[Task goal]:
Copy out every line of the listing below word for word, with nothing changed or left out.

[Dataset content]:
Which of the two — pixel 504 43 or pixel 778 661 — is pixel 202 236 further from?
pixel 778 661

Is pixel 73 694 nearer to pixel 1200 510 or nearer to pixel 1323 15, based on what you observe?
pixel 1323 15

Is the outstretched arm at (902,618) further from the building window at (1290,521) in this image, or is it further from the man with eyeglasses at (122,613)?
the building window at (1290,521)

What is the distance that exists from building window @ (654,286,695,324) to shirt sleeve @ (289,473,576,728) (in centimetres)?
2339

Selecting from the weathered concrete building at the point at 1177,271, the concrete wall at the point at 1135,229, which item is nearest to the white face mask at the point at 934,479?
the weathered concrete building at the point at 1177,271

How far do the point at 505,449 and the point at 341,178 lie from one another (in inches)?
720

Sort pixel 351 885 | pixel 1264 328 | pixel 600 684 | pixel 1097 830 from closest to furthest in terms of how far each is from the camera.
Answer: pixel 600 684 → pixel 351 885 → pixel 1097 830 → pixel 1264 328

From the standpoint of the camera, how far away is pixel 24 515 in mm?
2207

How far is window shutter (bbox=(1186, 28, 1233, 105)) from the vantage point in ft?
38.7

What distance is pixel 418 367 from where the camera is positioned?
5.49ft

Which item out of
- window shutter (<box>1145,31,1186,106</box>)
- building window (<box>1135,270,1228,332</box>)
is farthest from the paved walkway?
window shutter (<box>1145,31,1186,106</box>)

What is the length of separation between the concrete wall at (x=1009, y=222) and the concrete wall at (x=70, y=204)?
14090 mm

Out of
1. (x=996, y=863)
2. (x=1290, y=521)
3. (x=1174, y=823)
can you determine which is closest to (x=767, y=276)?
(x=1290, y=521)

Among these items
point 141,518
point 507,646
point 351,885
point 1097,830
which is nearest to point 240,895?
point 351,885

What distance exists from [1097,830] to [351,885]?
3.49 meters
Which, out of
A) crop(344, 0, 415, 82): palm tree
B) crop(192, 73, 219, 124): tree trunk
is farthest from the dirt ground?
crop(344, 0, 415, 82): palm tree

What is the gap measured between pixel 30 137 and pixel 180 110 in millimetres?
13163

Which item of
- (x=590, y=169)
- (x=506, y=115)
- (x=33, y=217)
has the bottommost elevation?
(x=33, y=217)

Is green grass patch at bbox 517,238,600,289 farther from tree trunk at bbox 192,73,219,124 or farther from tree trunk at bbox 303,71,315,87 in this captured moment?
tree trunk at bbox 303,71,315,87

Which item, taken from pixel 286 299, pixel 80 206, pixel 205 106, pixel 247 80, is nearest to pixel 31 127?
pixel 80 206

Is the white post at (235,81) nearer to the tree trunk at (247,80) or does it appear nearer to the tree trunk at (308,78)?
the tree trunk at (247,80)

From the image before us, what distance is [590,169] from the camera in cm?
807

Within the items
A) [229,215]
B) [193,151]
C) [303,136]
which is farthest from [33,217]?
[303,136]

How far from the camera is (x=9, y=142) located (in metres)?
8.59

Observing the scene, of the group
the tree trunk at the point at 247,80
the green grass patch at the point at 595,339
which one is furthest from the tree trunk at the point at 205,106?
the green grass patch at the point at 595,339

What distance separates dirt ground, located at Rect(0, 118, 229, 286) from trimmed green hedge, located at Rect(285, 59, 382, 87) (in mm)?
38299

[Complete answer]:
Which of the two — pixel 504 43 or pixel 778 661 — is pixel 202 236 further from?
pixel 778 661

Is pixel 73 694 nearer to pixel 1200 510 or nearer to pixel 1323 15, based on what you observe?
pixel 1323 15

Is the outstretched arm at (902,618) further from the building window at (1290,521) in this image, or is it further from the man with eyeglasses at (122,613)?
the building window at (1290,521)

What is the distance that exists from building window @ (654,286,695,324) to shirt sleeve @ (289,473,576,728) (in centimetres)?
2339

Selecting from the weathered concrete building at the point at 1177,271, the concrete wall at the point at 1135,229, which item is nearest to the white face mask at the point at 934,479?
the weathered concrete building at the point at 1177,271

How far do the point at 505,449 and the point at 341,178 lie from one another (in inches)?
720

Sort pixel 351 885 | pixel 1264 328 | pixel 600 684 | pixel 1097 830 from closest to furthest in terms of how far each is from the camera.
Answer: pixel 600 684 → pixel 351 885 → pixel 1097 830 → pixel 1264 328

From the standpoint of the camera, how far away is pixel 24 515 in mm?
2207

How far is window shutter (bbox=(1186, 28, 1233, 105)) from the vantage point in ft?
38.7

What distance is pixel 418 367 from where the camera is positioned?
5.49ft

Which item out of
- window shutter (<box>1145,31,1186,106</box>)
- building window (<box>1135,270,1228,332</box>)
is farthest from the paved walkway?
window shutter (<box>1145,31,1186,106</box>)

What is the length of separation between the concrete wall at (x=1009, y=222) and the concrete wall at (x=70, y=204)?
14090 mm

Out of
1. (x=996, y=863)
2. (x=1290, y=521)
3. (x=1174, y=823)
can you determine which is closest to (x=767, y=276)?
(x=1290, y=521)

Among these items
point 141,518
point 507,646
point 351,885
point 1097,830
which is nearest to point 240,895?
point 351,885

What distance exists from [1097,830] to [351,885]?
3.49 meters
Which, out of
A) crop(344, 0, 415, 82): palm tree
B) crop(192, 73, 219, 124): tree trunk
is farthest from the dirt ground?
crop(344, 0, 415, 82): palm tree

What is the gap measured between pixel 30 137 and pixel 180 110 in millimetres?
13163

Which item of
- (x=590, y=169)
- (x=506, y=115)
- (x=33, y=217)
has the bottommost elevation?
(x=33, y=217)

Is green grass patch at bbox 517,238,600,289 farther from tree trunk at bbox 192,73,219,124 or farther from tree trunk at bbox 303,71,315,87 in this captured moment?
tree trunk at bbox 303,71,315,87

Which item, taken from pixel 286 299, pixel 80 206, pixel 205 106, pixel 247 80, is nearest to pixel 31 127?
pixel 80 206

Is the white post at (235,81) nearer to the tree trunk at (247,80) or does it appear nearer to the tree trunk at (308,78)?
the tree trunk at (247,80)

From the image before us, what distance is [590,169] from the camera in cm?
807

Within the items
A) [229,215]
B) [193,151]
C) [303,136]
which is farthest from [33,217]?
[303,136]

How far from the camera is (x=9, y=142) located (in metres)?
8.59

Observing the scene, of the group
the tree trunk at the point at 247,80
the green grass patch at the point at 595,339
which one is furthest from the tree trunk at the point at 205,106?
the green grass patch at the point at 595,339

What distance separates dirt ground, located at Rect(0, 118, 229, 286) from trimmed green hedge, located at Rect(285, 59, 382, 87) (in mm)?
38299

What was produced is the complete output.